Ms. Simms was talking about quizzes, but not the usual sort with a grade. It was just another of her weird weekend assignments. Each of us was to design a quiz for the rest of the class to take. “Statistically correct,” she said. “Data to be interpreted in a reasonable fashion. Controls that can be measured.”

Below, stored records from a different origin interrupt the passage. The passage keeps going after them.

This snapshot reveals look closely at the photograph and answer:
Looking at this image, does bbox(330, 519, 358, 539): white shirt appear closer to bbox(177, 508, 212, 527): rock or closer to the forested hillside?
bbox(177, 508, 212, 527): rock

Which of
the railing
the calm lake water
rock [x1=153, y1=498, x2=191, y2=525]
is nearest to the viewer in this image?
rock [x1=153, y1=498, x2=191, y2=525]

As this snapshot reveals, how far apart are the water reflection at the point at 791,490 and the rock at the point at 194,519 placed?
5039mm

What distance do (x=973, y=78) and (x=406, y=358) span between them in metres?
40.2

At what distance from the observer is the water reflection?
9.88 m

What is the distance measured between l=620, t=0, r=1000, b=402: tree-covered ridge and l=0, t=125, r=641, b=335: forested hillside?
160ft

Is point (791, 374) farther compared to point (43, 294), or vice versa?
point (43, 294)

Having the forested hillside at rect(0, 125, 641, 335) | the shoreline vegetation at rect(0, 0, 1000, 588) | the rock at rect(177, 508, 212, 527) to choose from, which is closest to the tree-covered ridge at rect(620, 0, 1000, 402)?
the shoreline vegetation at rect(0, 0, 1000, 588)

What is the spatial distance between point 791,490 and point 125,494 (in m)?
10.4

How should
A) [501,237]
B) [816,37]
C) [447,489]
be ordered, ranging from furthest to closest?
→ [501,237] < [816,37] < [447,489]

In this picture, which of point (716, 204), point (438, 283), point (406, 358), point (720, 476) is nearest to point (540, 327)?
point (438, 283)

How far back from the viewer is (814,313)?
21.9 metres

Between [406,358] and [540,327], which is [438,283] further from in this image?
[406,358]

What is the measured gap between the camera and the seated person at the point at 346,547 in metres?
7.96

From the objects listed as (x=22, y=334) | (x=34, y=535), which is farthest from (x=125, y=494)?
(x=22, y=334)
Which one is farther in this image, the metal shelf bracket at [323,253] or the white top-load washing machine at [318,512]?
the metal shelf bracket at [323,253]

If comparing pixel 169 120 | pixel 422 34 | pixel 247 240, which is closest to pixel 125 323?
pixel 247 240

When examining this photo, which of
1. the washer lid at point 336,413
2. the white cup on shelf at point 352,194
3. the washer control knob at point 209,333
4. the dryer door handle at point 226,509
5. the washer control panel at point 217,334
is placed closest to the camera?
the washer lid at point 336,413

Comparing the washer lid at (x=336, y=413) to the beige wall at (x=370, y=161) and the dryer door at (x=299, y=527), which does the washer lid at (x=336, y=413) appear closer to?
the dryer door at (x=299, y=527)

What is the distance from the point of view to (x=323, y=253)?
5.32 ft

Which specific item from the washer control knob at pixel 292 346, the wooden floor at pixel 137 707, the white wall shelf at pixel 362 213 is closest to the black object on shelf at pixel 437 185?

Nobody was listening to her. That’s what sociology is at Cummington High. A forty-five-minute stretch of not listening. That’s why it was a perfect place for my romance game.
“I like this, Faith,” said Angie. “I’ll even let you sit with me at lunch if you’ll tell me more about Dirk and his beautiful blonde.”
Across the empty desk next to me, Wendy was perking up. Wendy rarely participates in sociology because she despises Ms. Simms. But she’s always on the lookout for material for her soap opera. That is what she always told Parker. “Material,” she’d say intensely. “Let’s go find material.” Then they would vanish for three hours in Mother’s car. At night. My father muttered, “I bet I know what kind of material they’re finding, all right.” “Don’t tell me about it,” said my mother, who is of the old school of parenting: What you don’t know cannot hurt you. My mother is a great believer in wrapping yourself in cotton wool. Not that she ever has to wrap herself. My father is a great believer in protecting her. He provides the cotton wool, she shrinks inside it and they’re both happy.